_WHAT TO WORK ON_
Go through the data below and retype all of it exactly.

_RECORDS PROVIDED_

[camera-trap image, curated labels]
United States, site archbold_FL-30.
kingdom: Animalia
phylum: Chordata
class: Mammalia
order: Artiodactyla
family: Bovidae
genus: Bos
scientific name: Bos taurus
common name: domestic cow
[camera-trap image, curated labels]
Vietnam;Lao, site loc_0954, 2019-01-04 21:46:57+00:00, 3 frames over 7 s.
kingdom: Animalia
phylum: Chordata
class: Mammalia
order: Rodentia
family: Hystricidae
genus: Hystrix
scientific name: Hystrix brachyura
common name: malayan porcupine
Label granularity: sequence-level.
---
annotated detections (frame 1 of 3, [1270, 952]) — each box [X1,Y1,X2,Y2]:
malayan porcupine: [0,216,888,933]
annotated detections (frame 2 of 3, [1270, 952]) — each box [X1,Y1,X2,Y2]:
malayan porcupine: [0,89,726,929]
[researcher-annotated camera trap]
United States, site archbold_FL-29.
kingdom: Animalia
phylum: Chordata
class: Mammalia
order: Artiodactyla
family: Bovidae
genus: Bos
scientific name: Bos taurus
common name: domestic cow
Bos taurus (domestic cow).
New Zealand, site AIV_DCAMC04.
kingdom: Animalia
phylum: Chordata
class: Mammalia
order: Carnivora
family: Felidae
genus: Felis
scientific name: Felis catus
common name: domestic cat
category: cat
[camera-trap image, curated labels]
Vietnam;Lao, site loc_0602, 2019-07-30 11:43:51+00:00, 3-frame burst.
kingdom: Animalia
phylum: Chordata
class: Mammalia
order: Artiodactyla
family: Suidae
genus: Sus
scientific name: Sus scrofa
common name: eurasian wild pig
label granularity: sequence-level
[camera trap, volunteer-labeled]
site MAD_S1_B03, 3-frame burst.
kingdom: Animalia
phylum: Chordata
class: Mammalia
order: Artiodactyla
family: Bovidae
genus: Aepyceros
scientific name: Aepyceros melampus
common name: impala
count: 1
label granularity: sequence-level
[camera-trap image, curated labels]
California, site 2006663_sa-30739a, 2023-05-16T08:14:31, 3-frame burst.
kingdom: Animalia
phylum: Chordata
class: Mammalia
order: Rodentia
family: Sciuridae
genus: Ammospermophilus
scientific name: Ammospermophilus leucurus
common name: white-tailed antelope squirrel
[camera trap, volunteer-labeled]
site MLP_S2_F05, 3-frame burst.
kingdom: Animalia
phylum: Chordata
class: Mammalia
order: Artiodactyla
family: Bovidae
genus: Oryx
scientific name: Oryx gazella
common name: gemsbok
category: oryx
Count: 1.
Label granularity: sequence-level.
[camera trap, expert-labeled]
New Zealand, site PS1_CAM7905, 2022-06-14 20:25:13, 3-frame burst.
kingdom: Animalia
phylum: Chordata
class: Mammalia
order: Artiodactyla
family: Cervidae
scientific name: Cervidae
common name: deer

_EXERCISE ANSWER_
[camera-trap image, curated labels]
United States, site archbold_FL-30.
kingdom: Animalia
phylum: Chordata
class: Mammalia
order: Artiodactyla
family: Bovidae
genus: Bos
scientific name: Bos taurus
common name: domestic cow
[camera-trap image, curated labels]
Vietnam;Lao, site loc_0954, 2019-01-04 21:46:57+00:00, 3 frames over 7 s.
kingdom: Animalia
phylum: Chordata
class: Mammalia
order: Rodentia
family: Hystricidae
genus: Hystrix
scientific name: Hystrix brachyura
common name: malayan porcupine
Label granularity: sequence-level.
---
annotated detections (frame 1 of 3, [1270, 952]) — each box [X1,Y1,X2,Y2]:
malayan porcupine: [0,216,888,933]
annotated detections (frame 2 of 3, [1270, 952]) — each box [X1,Y1,X2,Y2]:
malayan porcupine: [0,89,726,929]
[researcher-annotated camera trap]
United States, site archbold_FL-29.
kingdom: Animalia
phylum: Chordata
class: Mammalia
order: Artiodactyla
family: Bovidae
genus: Bos
scientific name: Bos taurus
common name: domestic cow
Bos taurus (domestic cow).
New Zealand, site AIV_DCAMC04.
kingdom: Animalia
phylum: Chordata
class: Mammalia
order: Carnivora
family: Felidae
genus: Felis
scientific name: Felis catus
common name: domestic cat
category: cat
[camera-trap image, curated labels]
Vietnam;Lao, site loc_0602, 2019-07-30 11:43:51+00:00, 3-frame burst.
kingdom: Animalia
phylum: Chordata
class: Mammalia
order: Artiodactyla
family: Suidae
genus: Sus
scientific name: Sus scrofa
common name: eurasian wild pig
label granularity: sequence-level
[camera trap, volunteer-labeled]
site MAD_S1_B03, 3-frame burst.
kingdom: Animalia
phylum: Chordata
class: Mammalia
order: Artiodactyla
family: Bovidae
genus: Aepyceros
scientific name: Aepyceros melampus
common name: impala
count: 1
label granularity: sequence-level
[camera-trap image, curated labels]
California, site 2006663_sa-30739a, 2023-05-16T08:14:31, 3-frame burst.
kingdom: Animalia
phylum: Chordata
class: Mammalia
order: Rodentia
family: Sciuridae
genus: Ammospermophilus
scientific name: Ammospermophilus leucurus
common name: white-tailed antelope squirrel
[camera trap, volunteer-labeled]
site MLP_S2_F05, 3-frame burst.
kingdom: Animalia
phylum: Chordata
class: Mammalia
order: Artiodactyla
family: Bovidae
genus: Oryx
scientific name: Oryx gazella
common name: gemsbok
category: oryx
Count: 1.
Label granularity: sequence-level.
[camera trap, expert-labeled]
New Zealand, site PS1_CAM7905, 2022-06-14 20:25:13, 3-frame burst.
kingdom: Animalia
phylum: Chordata
class: Mammalia
order: Artiodactyla
family: Cervidae
scientific name: Cervidae
common name: deer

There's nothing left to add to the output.